Si cierro los ojos te veo tendida a mi lado y tus cabellos son un campo arado, y tus ojos cárdenas cerezas que siento respirar, tus hombros desnudos desprenden el calor de los deseos contenidos..., apenas un instante. Buceo en el espacio infinito de tus labios y tu voz susurra: ¡ah, es el canto escalonado del paso entre cántaros del agua lenta y brillante!
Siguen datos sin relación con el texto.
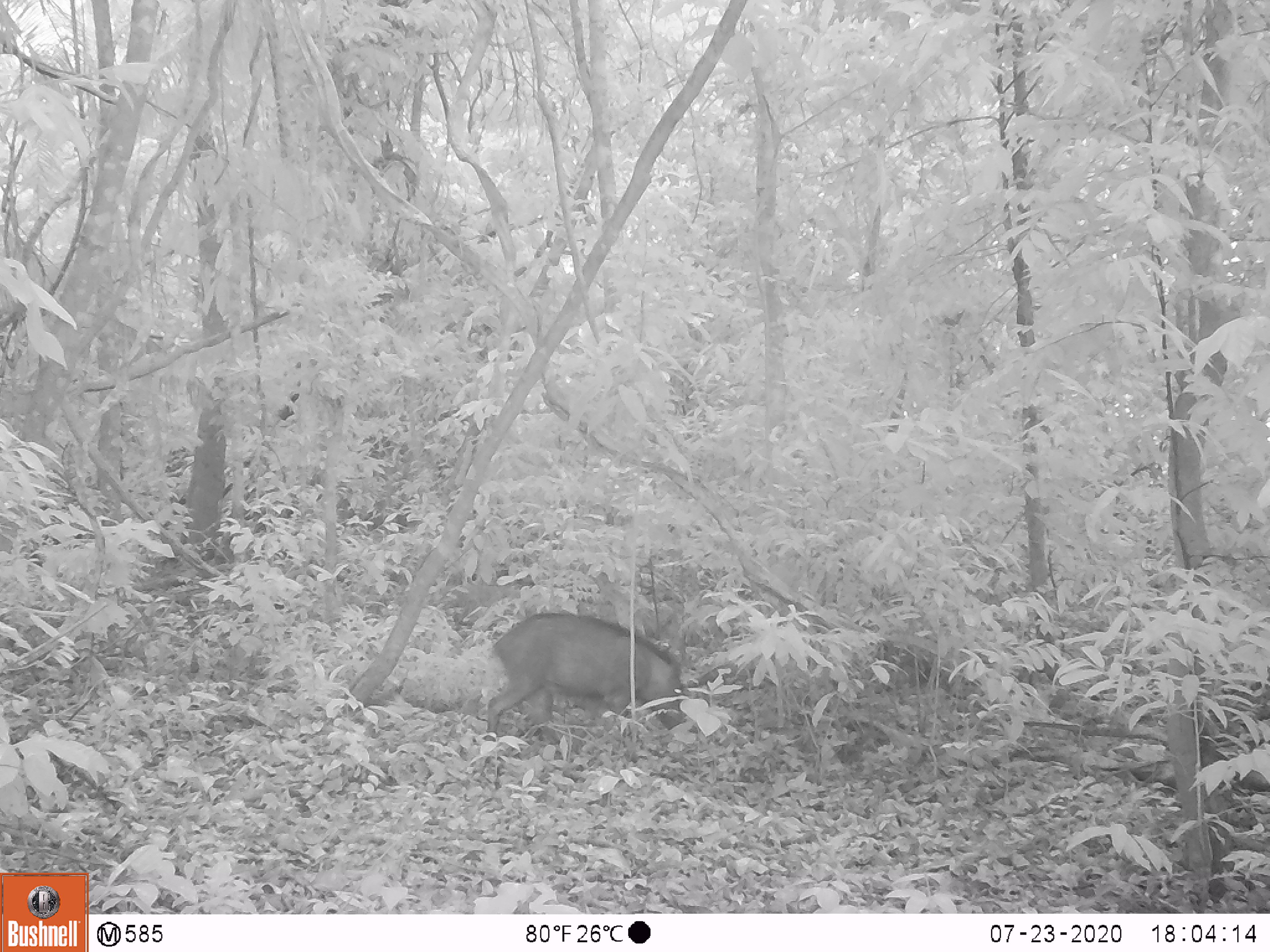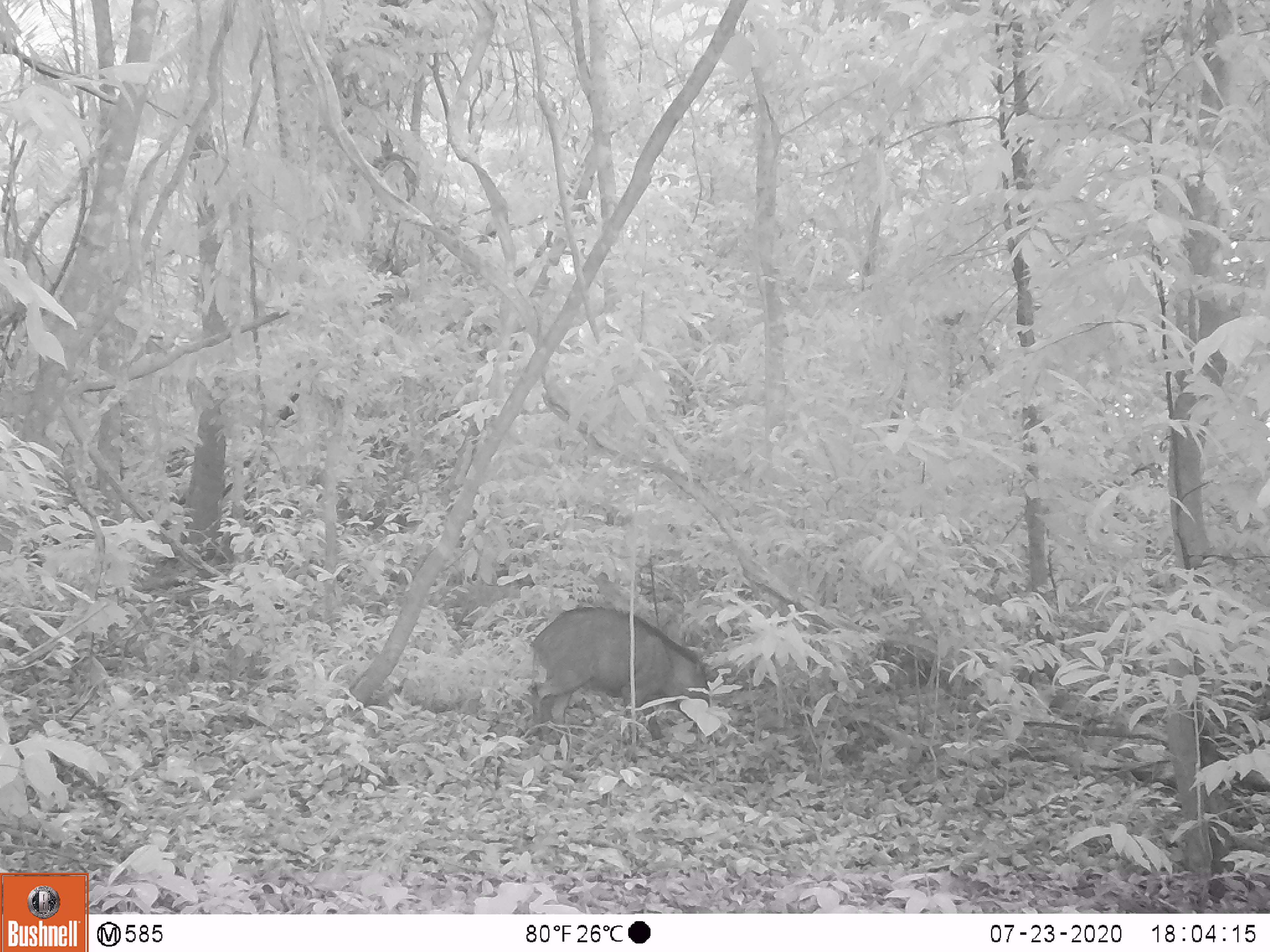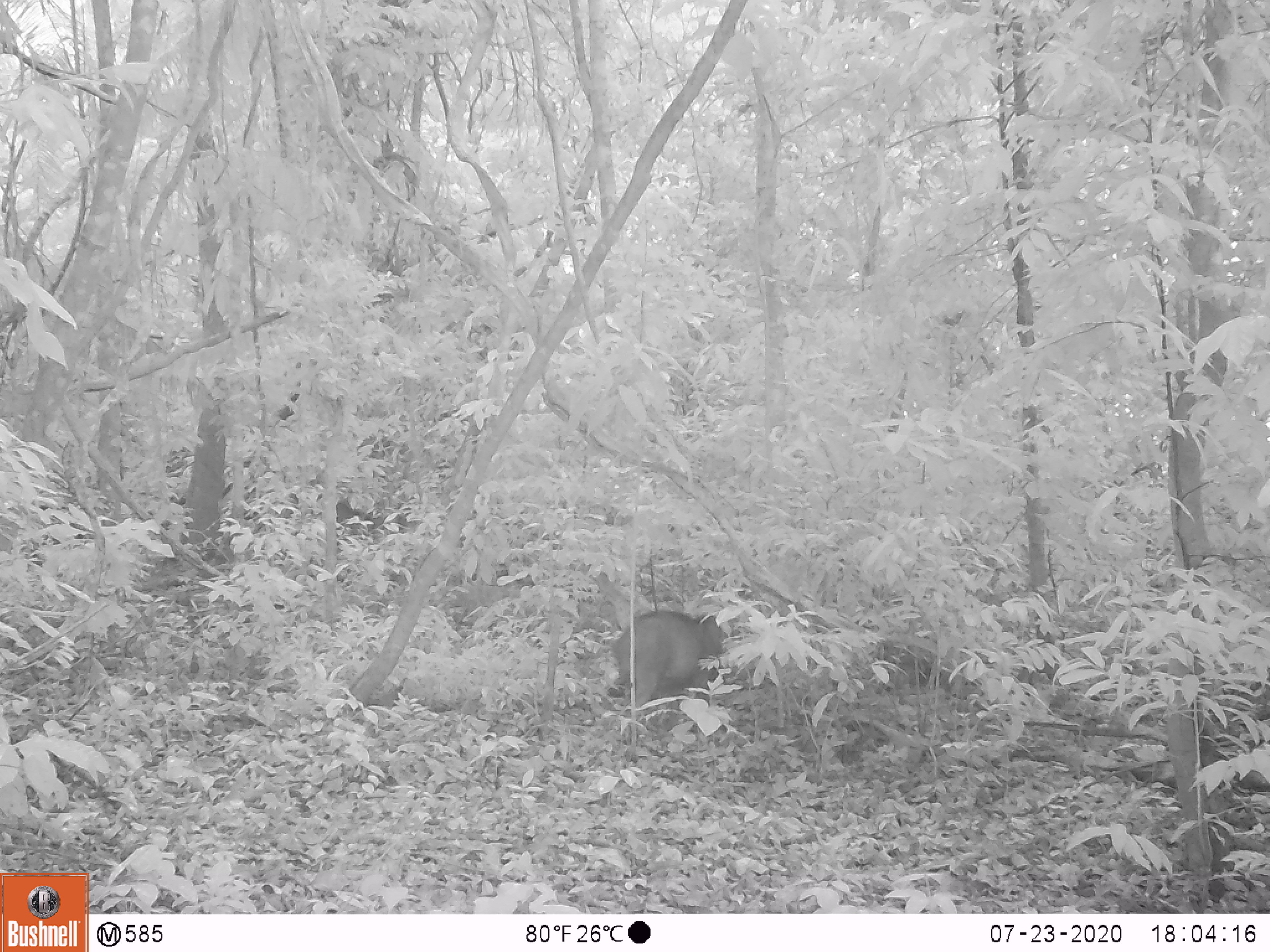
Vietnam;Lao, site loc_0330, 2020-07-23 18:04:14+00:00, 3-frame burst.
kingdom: Animalia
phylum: Chordata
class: Mammalia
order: Artiodactyla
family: Suidae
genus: Sus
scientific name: Sus scrofa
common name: eurasian wild pig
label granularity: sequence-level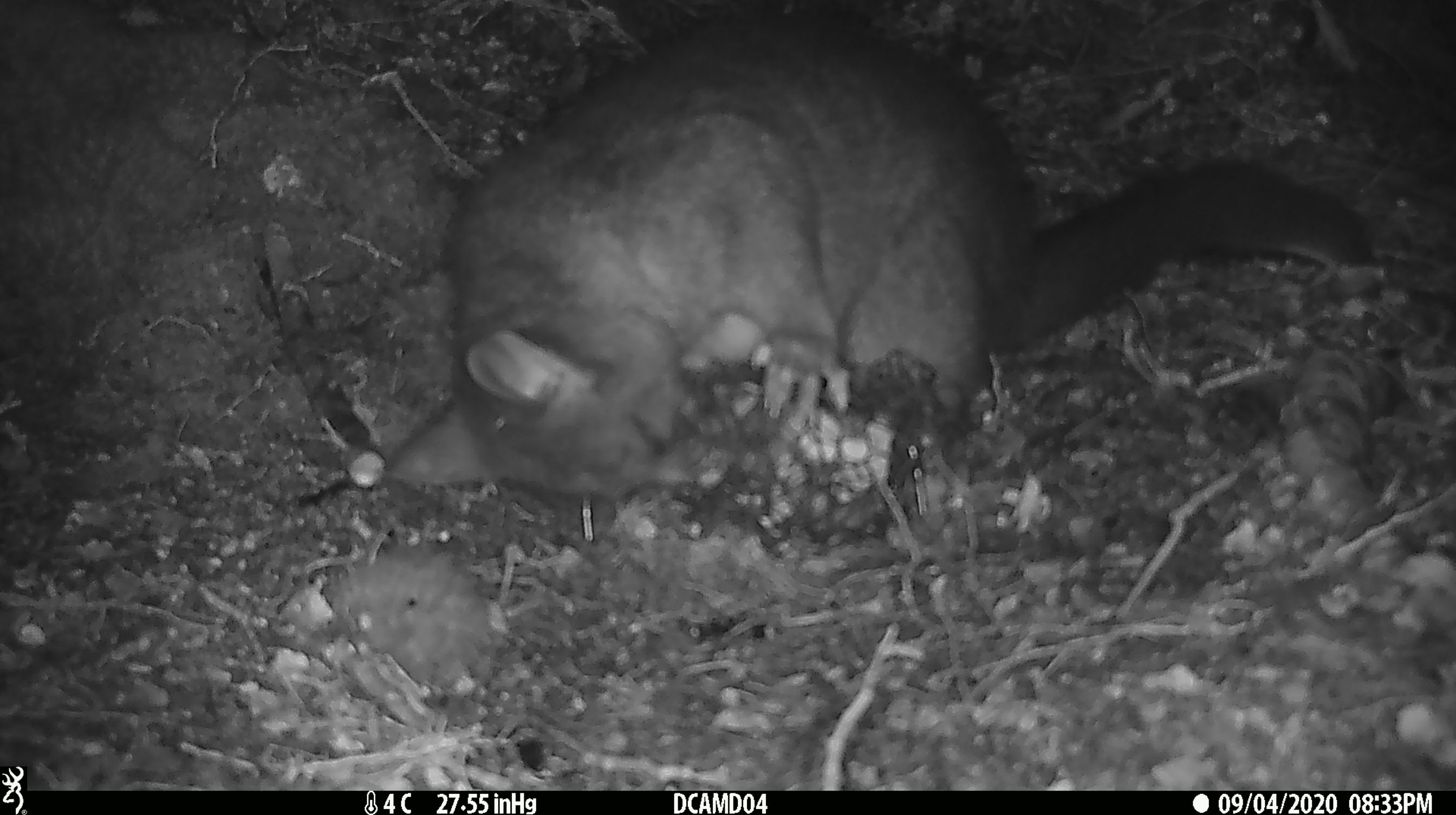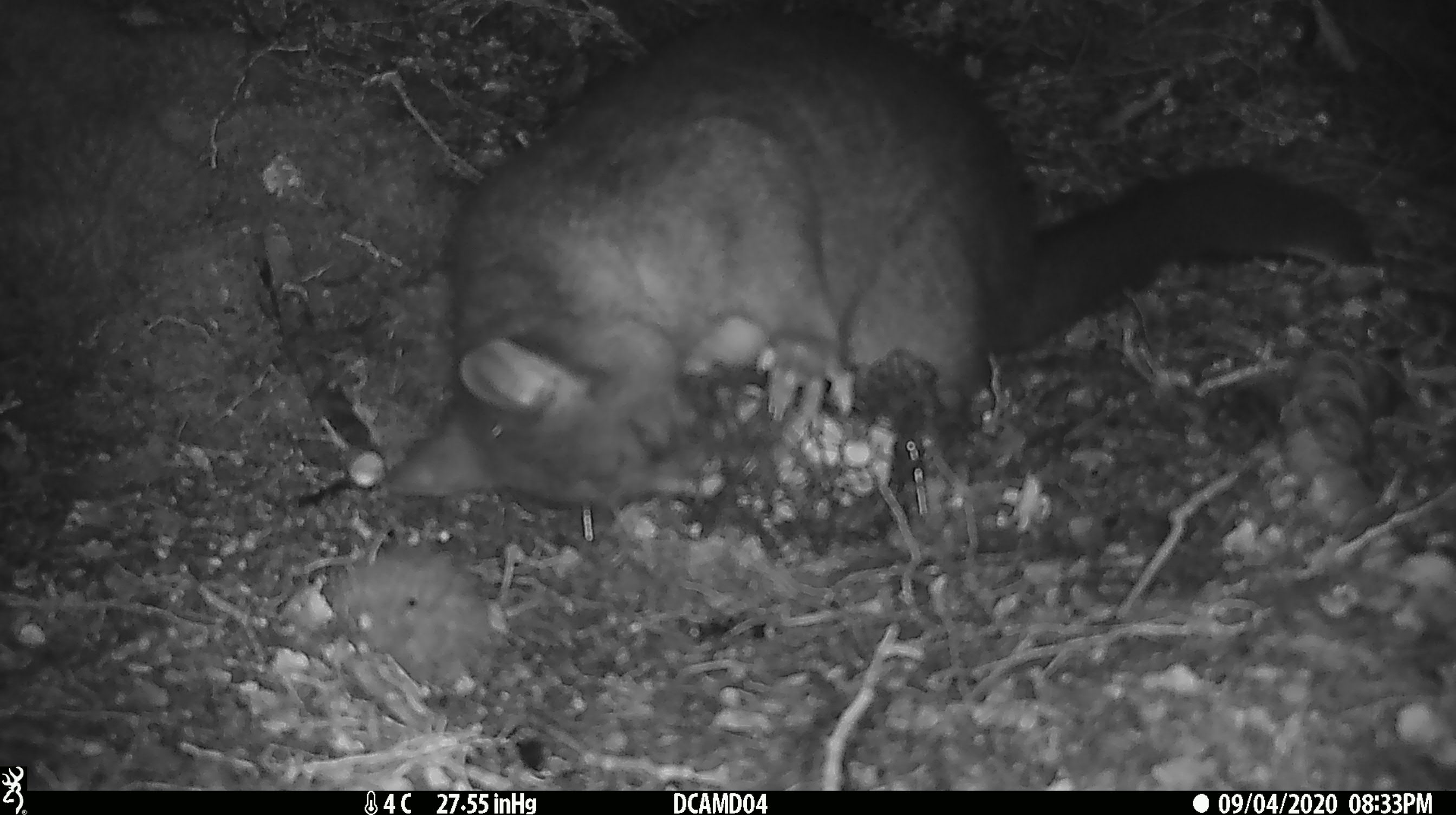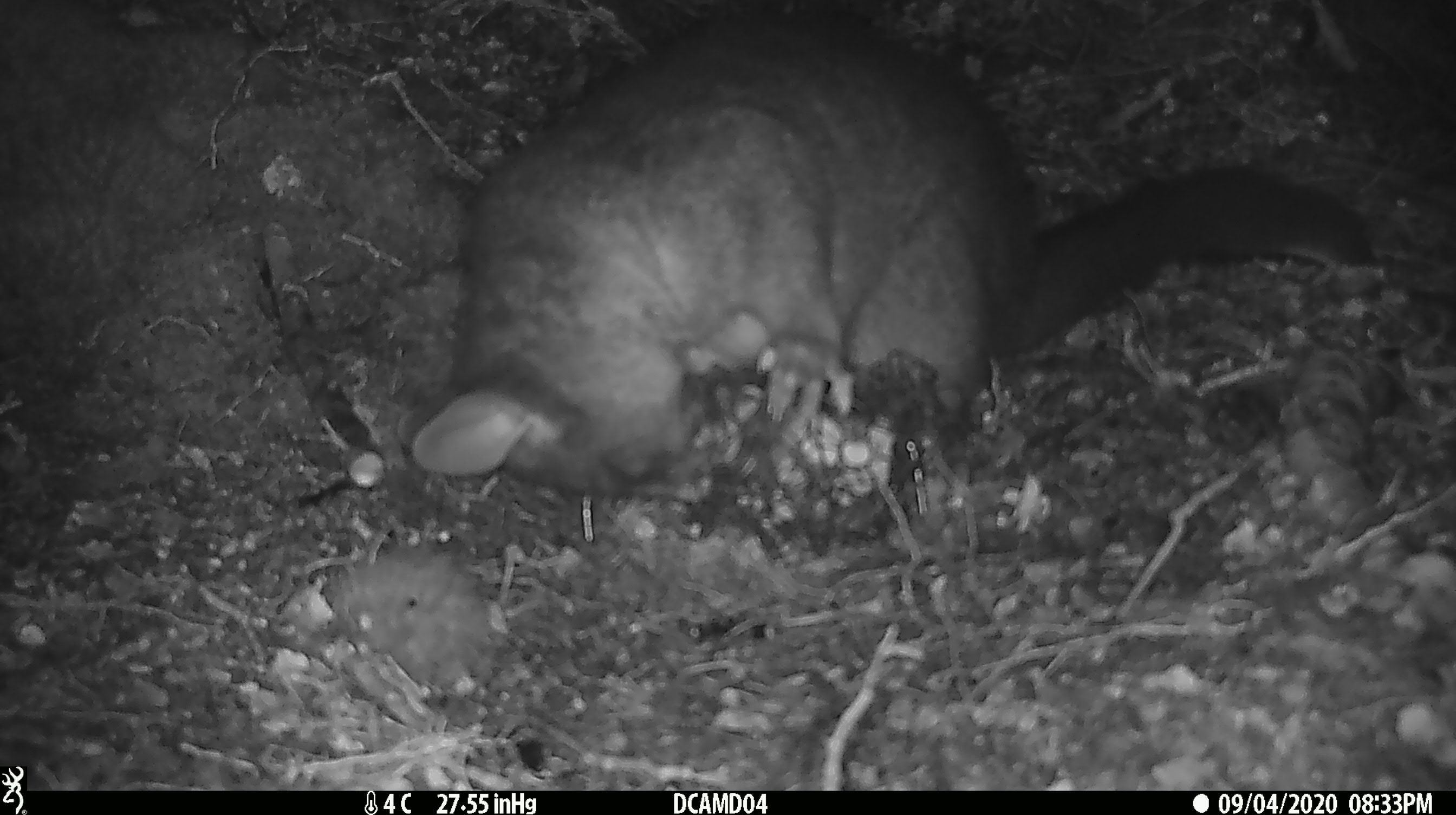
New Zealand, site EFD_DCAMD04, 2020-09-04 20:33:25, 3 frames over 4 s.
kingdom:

Me despierto y te pido —desesperado, huérfano, cándido (tal vez)— hazte un ser alado, transfórmate otra vez en luciérnaga perpetua, surge ante mis ojos como un tritón de perlas y me bastará con el regalo de tu sonrisa. Y en ese instante, cuando tu sonrisa lo inunde todo, sentir que el universo entero se detiene. 
Me da un poco de miedo la fuerza de este deseo, la timidez de saberme tan vulnerable ante ti, pero no puedo evitar querer perderme en tu piel.
Solo quédate cerca, déjame respirarte despacio y descubrir, sin prisa, el latido de tu alma.